## START Record extracts

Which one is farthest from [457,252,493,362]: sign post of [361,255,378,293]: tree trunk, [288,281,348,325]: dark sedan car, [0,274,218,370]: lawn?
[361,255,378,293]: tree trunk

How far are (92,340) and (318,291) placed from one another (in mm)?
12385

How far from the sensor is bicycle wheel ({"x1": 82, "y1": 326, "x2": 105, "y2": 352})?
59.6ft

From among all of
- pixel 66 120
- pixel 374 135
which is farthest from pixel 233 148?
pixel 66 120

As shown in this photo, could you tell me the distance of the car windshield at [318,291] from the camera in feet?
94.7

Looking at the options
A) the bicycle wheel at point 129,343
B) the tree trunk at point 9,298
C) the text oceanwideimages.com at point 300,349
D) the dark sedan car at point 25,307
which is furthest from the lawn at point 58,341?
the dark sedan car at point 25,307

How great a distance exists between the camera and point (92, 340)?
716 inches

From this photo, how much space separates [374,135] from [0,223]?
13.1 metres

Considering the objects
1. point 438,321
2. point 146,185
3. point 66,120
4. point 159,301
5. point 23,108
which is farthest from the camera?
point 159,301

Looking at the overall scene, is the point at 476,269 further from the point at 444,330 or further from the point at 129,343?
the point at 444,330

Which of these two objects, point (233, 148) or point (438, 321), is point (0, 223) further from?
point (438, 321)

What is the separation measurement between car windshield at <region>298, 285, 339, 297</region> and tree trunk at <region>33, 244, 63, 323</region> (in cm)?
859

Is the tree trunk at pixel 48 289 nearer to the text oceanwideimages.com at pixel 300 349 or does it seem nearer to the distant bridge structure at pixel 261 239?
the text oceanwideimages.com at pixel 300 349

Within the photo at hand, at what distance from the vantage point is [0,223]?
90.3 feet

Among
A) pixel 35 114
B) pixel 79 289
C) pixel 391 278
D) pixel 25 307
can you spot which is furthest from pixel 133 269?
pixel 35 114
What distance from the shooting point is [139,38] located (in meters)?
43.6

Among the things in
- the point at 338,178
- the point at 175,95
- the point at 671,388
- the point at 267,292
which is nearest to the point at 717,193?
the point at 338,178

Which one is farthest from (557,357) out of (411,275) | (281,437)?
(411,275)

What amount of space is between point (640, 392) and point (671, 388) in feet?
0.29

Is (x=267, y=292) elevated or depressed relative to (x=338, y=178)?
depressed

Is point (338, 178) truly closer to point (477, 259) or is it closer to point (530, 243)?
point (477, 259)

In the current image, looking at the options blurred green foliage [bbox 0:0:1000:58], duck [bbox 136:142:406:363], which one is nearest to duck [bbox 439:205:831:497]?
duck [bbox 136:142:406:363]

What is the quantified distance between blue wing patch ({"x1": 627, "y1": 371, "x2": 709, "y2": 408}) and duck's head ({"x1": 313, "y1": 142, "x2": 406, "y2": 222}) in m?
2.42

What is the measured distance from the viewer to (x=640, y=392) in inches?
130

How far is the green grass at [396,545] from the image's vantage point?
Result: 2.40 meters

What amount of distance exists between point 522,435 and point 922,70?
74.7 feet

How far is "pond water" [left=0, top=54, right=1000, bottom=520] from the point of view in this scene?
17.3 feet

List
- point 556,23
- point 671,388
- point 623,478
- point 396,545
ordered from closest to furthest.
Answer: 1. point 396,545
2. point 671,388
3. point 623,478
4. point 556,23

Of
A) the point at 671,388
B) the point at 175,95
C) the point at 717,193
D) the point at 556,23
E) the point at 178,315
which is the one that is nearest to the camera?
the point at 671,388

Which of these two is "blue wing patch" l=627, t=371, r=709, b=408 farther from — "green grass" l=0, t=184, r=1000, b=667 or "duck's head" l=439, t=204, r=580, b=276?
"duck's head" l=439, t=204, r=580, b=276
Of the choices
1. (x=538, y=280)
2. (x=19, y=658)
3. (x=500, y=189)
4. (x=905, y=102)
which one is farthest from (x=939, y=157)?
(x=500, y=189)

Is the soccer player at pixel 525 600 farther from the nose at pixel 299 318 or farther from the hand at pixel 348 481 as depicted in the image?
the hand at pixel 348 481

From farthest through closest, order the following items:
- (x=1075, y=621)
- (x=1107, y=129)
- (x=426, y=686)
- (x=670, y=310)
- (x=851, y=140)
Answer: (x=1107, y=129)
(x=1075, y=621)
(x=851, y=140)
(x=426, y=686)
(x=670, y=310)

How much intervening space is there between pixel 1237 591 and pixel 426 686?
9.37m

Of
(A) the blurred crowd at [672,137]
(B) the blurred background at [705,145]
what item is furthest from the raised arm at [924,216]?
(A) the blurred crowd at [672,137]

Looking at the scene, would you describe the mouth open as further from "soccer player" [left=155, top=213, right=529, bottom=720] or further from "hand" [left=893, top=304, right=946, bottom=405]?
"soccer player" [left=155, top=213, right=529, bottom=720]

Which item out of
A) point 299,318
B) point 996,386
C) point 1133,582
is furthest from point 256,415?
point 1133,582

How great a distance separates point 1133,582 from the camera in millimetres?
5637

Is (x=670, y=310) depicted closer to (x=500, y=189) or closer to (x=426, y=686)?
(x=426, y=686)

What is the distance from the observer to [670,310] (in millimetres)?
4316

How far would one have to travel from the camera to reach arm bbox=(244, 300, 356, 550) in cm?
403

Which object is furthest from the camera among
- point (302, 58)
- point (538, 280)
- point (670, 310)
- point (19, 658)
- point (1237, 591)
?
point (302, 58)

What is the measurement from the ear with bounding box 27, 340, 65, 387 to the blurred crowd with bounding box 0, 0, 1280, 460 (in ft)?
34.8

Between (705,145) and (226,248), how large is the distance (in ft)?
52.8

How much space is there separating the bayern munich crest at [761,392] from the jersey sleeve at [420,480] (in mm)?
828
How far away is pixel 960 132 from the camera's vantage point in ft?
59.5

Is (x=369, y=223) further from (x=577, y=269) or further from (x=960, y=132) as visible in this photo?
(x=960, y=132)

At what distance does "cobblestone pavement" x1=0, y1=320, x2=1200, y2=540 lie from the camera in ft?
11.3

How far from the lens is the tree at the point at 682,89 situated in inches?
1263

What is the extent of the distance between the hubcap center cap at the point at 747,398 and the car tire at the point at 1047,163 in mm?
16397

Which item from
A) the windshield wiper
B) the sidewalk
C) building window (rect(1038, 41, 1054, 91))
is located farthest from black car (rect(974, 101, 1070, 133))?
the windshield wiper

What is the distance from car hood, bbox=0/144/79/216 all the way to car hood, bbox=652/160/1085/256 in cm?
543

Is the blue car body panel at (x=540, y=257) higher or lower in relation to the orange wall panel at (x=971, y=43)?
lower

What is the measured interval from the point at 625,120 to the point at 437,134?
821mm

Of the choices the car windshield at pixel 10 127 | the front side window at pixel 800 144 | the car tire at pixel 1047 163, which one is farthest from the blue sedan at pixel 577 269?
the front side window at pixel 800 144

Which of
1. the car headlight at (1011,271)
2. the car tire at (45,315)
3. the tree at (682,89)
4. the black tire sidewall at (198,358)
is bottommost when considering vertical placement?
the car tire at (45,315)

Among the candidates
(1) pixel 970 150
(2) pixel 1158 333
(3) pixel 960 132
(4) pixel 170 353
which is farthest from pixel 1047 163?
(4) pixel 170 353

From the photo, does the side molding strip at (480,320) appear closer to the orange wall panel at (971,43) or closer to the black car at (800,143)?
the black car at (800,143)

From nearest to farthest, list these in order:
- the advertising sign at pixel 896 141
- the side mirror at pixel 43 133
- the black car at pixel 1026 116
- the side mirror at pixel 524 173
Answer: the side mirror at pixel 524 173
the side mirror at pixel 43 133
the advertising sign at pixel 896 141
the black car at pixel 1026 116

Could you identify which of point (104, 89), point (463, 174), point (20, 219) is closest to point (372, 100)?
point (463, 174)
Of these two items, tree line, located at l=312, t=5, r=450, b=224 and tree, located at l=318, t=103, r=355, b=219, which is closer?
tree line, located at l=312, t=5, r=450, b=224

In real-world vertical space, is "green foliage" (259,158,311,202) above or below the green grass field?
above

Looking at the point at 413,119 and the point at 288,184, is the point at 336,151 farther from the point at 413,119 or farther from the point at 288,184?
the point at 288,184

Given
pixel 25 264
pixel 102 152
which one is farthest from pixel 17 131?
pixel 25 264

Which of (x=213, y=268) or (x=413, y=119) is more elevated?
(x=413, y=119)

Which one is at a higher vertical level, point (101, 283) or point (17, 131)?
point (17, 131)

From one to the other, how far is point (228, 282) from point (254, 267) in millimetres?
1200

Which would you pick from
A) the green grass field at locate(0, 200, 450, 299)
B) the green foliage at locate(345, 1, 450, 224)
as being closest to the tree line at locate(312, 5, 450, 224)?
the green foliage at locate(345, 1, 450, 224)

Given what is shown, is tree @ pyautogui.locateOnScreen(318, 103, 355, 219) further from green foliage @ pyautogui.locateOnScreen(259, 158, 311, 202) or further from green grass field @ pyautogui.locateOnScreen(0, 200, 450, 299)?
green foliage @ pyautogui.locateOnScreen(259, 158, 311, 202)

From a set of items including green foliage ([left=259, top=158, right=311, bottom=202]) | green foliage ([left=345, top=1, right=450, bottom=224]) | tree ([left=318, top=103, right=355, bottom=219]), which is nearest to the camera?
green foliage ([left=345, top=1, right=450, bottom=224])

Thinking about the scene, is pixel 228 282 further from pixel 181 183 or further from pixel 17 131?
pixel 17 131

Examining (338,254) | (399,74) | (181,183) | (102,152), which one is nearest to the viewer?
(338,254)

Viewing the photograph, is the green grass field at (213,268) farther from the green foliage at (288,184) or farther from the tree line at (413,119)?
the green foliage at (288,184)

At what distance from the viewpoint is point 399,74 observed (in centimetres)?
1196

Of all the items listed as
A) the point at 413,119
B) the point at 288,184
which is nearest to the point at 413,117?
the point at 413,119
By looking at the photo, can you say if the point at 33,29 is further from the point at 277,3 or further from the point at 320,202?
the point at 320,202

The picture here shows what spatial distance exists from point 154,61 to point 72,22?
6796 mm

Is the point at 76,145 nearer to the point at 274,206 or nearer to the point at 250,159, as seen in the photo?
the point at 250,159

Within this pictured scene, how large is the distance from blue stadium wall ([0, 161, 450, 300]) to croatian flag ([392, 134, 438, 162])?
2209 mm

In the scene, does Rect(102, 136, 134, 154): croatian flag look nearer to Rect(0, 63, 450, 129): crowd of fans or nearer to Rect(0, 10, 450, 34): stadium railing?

## END Record extracts

§ **Brief**
Copy out exactly the lines between the line with "At what distance from the viewpoint" and the last line of the entries, counting both of those lines.

§ **Answer**
At what distance from the viewpoint is point 399,74 observed (in centimetres)?
1196

Of all the items listed as
A) the point at 413,119
B) the point at 288,184
which is nearest to the point at 413,117?
the point at 413,119
By looking at the photo, can you say if the point at 33,29 is further from the point at 277,3 or further from the point at 320,202?
the point at 320,202

The picture here shows what spatial distance exists from point 154,61 to point 72,22?
6796 mm

Is the point at 76,145 nearer to the point at 274,206 or nearer to the point at 250,159, as seen in the photo?
the point at 250,159

Within this pictured scene, how large is the distance from blue stadium wall ([0, 161, 450, 300]) to croatian flag ([392, 134, 438, 162])?
2209 mm

In the scene, does Rect(102, 136, 134, 154): croatian flag look nearer to Rect(0, 63, 450, 129): crowd of fans or nearer to Rect(0, 10, 450, 34): stadium railing?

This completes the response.